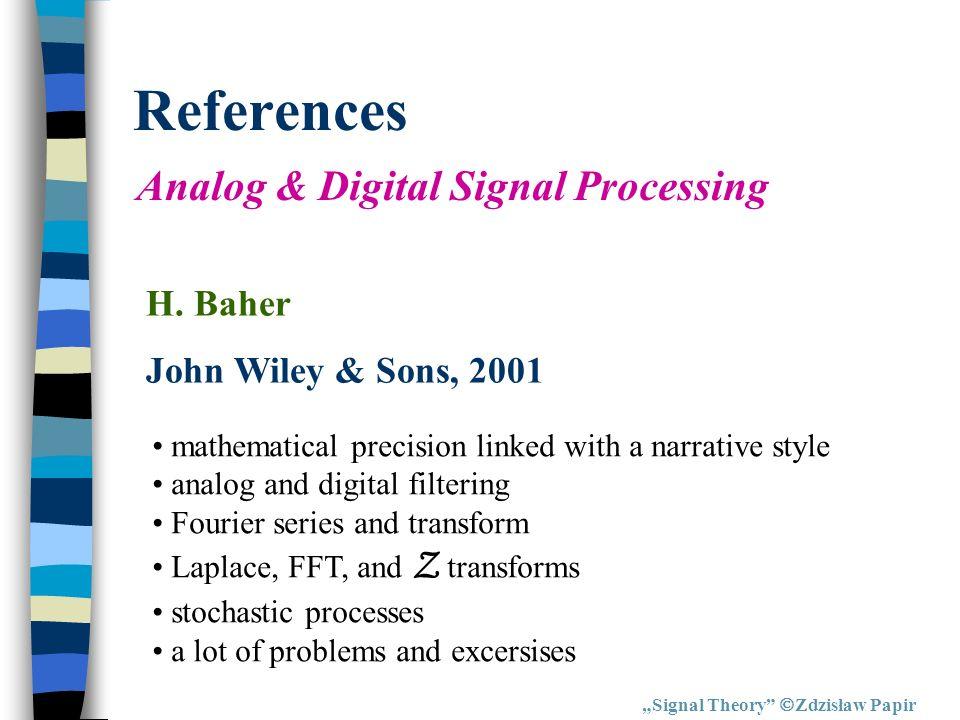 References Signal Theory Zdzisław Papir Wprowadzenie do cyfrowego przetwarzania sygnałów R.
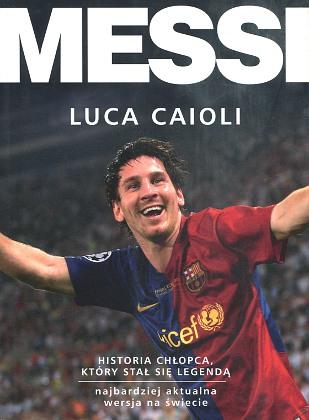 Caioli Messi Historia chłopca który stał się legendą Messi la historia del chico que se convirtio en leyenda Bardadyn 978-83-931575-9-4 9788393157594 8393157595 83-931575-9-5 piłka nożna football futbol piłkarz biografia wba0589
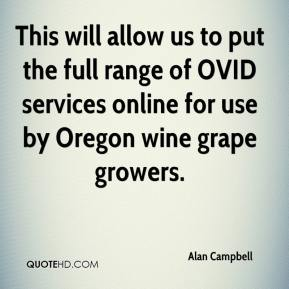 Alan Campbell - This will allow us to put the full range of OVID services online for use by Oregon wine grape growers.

════════════════

**EXERCISE OBJECTIVE:**
Repeat the listing word for word, and skip every picture it contains.

**YOUR SOLUTION:**
 References Signal Theory Zdzisław Papir Wprowadzenie do cyfrowego przetwarzania sygnałów R.
 Caioli Messi Historia chłopca który stał się legendą Messi la historia del chico que se convirtio en leyenda Bardadyn 978-83-931575-9-4 9788393157594 8393157595 83-931575-9-5 piłka nożna football futbol piłkarz biografia wba0589
 Alan Campbell - This will allow us to put the full range of OVID services online for use by Oregon wine grape growers.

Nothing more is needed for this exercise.